▸ **TESTO PROPOSTO**
*-*-*

Da: InfoEUROPEAN SOCIALISTS www.pes.eu
a cura di n.zoller@trentinoweb.it
Data: Sun, 24 Nov 2013
Oggetto: Il riformismo di Latouche

LIBRI * per ri-cominciare ("Tutte le cose del mondo conducono a una citazione o a un libro" Jorge L. Borges)
o Autore: Serge Latouche
o Titolo: Breve trattato sulla decrescita serena
- Bollati Boringhieri, Torino, 2007

IL RIFORMISMO DI LATOUCHE
-di Nicola Zoller
in MONDOPERAIO – rivista fondata da Pietro Nenni – novembre 2013, p. 81 s.

Non ci può essere decrescita 'felice' nel senso che è difficile trovare felicità in fallimenti con milioni di disoccupati sulla strada. Ma frugalità intelligente sì, sfrondando le 'crescite' che non sono utili per essere davvero felici. Massimo Gaggi sul Corriere della Sera del 30 marzo 2012 cita il caso 'felice' del Bhutan, lo stato alle pendici dell’Himalaya che ha sostituito il GNP (la sigla inglese che indica il PIL, prodotto interno lordo) con il suo GNH (Gross national happiness). Una felicità, un benessere, misurati su «la qualità dell’aria, le case costruite su terreni incontaminati, la salute dei cittadini, l’istruzione, la ricchezza dei rapporti sociali».
Ecco - credo – sia questo il giusto approccio all’esame del pamphlet di Serge Latouche, Breve trattato sulla decrescita serena, resistendo da un lato alle critiche di chi bolla i teorici della decrescita come degli «ipocriti egoisti» che non considerano i diritti delle persone e dei popoli che sono 'indietro' ad accedere alla crescita; e dall’altro prendendo le distanze dall’elogio sperticato dei nostalgici di un primitivismo pauperistico dove non c’è mai stata serenità e convivialità.
Partiamo da due considerazioni. L’economista Nicholas G. Roegen ha sostenuto una verità incontrovertibile: «una crescita infinita è impossibile su un pianeta finito»; mentre Gandhi ha osservato che «il mondo è abbastanza grande per soddisfare i bisogni di tutti ma non abbastanza per soddisfare l’avidità di tutti, o anche di pochi».

*-*-*

▸ **VOCI ARCHIVIATE**

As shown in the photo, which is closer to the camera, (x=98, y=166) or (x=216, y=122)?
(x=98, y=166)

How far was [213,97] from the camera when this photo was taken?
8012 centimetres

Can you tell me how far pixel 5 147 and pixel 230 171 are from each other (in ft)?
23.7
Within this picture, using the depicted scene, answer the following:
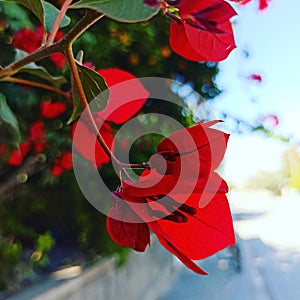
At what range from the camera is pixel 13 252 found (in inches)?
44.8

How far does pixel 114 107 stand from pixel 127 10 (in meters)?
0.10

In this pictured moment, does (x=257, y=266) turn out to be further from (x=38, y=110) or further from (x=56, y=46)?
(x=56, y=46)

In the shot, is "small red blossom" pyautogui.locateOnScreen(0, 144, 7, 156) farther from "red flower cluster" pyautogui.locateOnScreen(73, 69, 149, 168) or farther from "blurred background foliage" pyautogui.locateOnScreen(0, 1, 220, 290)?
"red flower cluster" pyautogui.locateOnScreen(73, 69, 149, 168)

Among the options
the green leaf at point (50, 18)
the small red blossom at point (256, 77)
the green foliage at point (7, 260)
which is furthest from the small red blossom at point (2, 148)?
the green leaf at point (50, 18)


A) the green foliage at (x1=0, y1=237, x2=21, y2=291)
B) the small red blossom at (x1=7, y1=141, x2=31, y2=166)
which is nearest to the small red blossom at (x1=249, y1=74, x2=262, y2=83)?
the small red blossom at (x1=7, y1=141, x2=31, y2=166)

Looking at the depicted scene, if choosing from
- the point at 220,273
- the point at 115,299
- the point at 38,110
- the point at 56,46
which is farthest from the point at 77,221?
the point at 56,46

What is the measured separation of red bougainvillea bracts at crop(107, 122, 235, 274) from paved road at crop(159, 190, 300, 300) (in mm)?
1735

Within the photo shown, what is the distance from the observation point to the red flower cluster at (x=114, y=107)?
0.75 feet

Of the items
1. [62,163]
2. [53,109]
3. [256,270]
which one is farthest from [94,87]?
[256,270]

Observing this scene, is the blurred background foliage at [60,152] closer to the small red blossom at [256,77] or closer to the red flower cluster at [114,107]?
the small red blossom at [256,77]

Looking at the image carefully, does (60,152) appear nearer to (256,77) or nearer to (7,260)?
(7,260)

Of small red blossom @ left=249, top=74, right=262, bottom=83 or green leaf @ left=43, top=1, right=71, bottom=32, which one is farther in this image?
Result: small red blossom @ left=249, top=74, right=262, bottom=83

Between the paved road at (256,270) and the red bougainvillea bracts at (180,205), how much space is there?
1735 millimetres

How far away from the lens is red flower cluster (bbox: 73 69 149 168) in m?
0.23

*-*-*

▸ **COMPITI PROPOSTI**
1 - Riporti fedelmente il tratto del testo sulla decrescita che va da "o Autore: Serge" fino a "2013, p. 81 s.".
2 - Prosegua il testo sulla decrescita oltre la sua ultima frase.
Le voci riportate non servono allo svolgimento dei compiti.

▸ **COMPITI SVOLTI**
1 -
o Autore: Serge Latouche
o Titolo: Breve trattato sulla decrescita serena
- Bollati Boringhieri, Torino, 2007

IL RIFORMISMO DI LATOUCHE
-di Nicola Zoller
in MONDOPERAIO – rivista fondata da Pietro Nenni – novembre 2013, p. 81 s.

2 -
In verità, non è un problema solo di avidità. Ad esempio noi abitanti del Nord del mondo consumiamo troppo, «troppo grassi, troppo zucchero, troppo sale; siamo minacciati dal sovrappeso, rischiamo il diabete, la cirrosi epatica, l’eccesso di colesterolo e l’obesità». Sarebbe dunque molto meglio usare l’abbondanza in modo 'frugale' (e così in effetti è intitolato il libro successivo di Latouche, Per un’abbondanza frugale, Bollati Boringhieri, Torino, 2012).
Nel Nord del mondo abbiamo questi problemi e tra poco vedremo quali soluzioni propone Latouche. Ma nel Sud del mondo? C’è anche qui da lanciare «la sfida della decrescita», affinché quelle società non «vadano a cacciarsi nel vicolo cieco» delle società del Nord. Occorrerebbe partire dalla rottura con «la dipendenza economica e culturale nei confronti del Nord», recuperando le tecniche e i saperi tradizionali. C’è un libro del 1978 di Albert Tévoédjrè, La povertà ricchezza dei popoli, che faceva «l’elogio della sobrietà, inscritta nella tradizione africana, denunciava la dismisura della società della crescita, con la sua creazione deliberata di bisogni fittizi, la sua disumanizzazione prodotta dal dominio dei rapporti monetari e la sua distruzione dell’ambiente; e proponeva un ritorno all’autoproduzione basata sul villaggio».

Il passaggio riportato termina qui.